100 Certes, le Royaume-Uni fait valoir qu’il a instauré un système complet permettant de vérifier que le montant approprié de la taxe a été acquitté par les utilisateurs de bateaux de plaisance privés et que ce système pourrait également être utilisé par les autorités des États membres, lors de vérifications ultérieures, lesquelles, en tout état de cause, ne constituent pas l’objectif principal de la directive 95/60.

101 Cela étant, il suffit de rappeler, à cet égard, que, aux points 52 et 53 de l’arrêt constatant le manquement, la Cour a considéré que le marquage fiscal du gazole exonéré ou taxé à un taux réduit, prévu par la directive 95/60, vise, précisément, à faciliter les contrôles du paiement effectif des droits d’accise appropriés dans l’État membre de la mise à la consommation par les autorités fiscales d’un autre État membre et qu’il importe peu qu’il existe d’autres moyens de contrôle, tels que la
production d’un reçu attestant du paiement de la différence de droits d’accise, suggérée par le Royaume-Uni.

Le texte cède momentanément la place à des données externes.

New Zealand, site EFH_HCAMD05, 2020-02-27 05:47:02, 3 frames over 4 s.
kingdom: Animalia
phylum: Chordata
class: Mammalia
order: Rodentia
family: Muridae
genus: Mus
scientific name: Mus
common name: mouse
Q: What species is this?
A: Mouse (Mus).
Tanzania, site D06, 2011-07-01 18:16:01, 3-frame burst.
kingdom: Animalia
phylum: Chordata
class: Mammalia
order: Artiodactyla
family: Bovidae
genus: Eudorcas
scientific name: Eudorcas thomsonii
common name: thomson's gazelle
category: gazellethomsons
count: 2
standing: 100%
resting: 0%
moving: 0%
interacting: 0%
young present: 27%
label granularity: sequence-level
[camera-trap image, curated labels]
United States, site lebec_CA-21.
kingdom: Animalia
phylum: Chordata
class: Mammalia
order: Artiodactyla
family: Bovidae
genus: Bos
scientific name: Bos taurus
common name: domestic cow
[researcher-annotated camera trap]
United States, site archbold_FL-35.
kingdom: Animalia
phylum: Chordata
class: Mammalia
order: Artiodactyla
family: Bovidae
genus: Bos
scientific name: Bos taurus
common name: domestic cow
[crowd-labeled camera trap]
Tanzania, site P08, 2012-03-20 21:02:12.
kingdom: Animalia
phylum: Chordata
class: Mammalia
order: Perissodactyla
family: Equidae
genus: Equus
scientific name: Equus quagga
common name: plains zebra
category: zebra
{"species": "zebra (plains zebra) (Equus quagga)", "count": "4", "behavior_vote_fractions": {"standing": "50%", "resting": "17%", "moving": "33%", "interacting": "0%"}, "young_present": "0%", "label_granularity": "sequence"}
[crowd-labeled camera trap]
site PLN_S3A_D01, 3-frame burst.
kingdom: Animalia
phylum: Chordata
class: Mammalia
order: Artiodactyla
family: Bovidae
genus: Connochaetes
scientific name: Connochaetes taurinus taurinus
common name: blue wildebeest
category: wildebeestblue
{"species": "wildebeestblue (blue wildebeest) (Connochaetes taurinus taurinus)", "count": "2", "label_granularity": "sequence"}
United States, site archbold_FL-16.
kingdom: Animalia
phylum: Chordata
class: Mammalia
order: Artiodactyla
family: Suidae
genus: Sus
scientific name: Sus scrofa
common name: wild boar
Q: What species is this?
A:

102 Par ailleurs, il y a également lieu de rappeler que l’obligation d’adopter les mesures nationales pour assurer la transposition complète d’une directive constitue une obligation essentielle des États membres afin d’assurer la pleine effectivité du droit de l’Union et que le manquement à cette obligation doit, dès lors, être considéré comme étant d’une gravité certaine [voir, par analogie, arrêt du 25 février 2021, Commission/Espagne (Directive données à caractère personnel – Domaine pénal),
C‑658/19, EU:C:2021:138, point 64 et jurisprudence citée].

103 En ce que le Royaume-Uni allègue que la gravité de l’infraction est minime en raison du fait que le carburant marqué fourni aux utilisateurs de bateaux de plaisance privés au Royaume-Uni représentait 0,2 % du carburant marqué distribué dans cet État, il convient de constater, à l’instar de la Commission, que le manquement en cause était susceptible de pénaliser un nombre considérable d’utilisateurs de bateaux de plaisance privés et, partant, de porter atteinte aux intérêts privés et publics
concernés. En effet, tant les citoyens britanniques qui voulaient se rendre dans les eaux des États membres voisins du Royaume-Uni que les citoyens de ces États membres voisins qui voulaient se rendre dans les eaux du Royaume-Uni et devaient s’y ravitailler en carburant marqué avant de retourner dans les eaux desdits États membres risquaient d’être exposés à des difficultés lors des contrôles par les autorités de ces États membres et, notamment, de se voir infliger des amendes par ces autorités.

104 En outre, le Royaume-Uni a lui-même indiqué dans ses observations écrites qu’une interdiction du carburant marqué pour la propulsion de ces bateaux avait des conséquences pratiques considérables, ce qui serait dénué de sens si la quantité de carburant marqué fourni à cette fin était négligeable. Par ailleurs, il ressort du document du 15 juillet 2019, intitulé « Implementation of the Court of Justice of the European Union (CJEU) judgment on diesel fuel used in private pleasure craft », par
lequel une consultation publique a été lancée au Royaume-Uni, que cet État disposait d’un nombre considérable de bateaux de plaisance privés et qu’une quantité importante de carburant marqué était utilisée pour la propulsion de ces bateaux.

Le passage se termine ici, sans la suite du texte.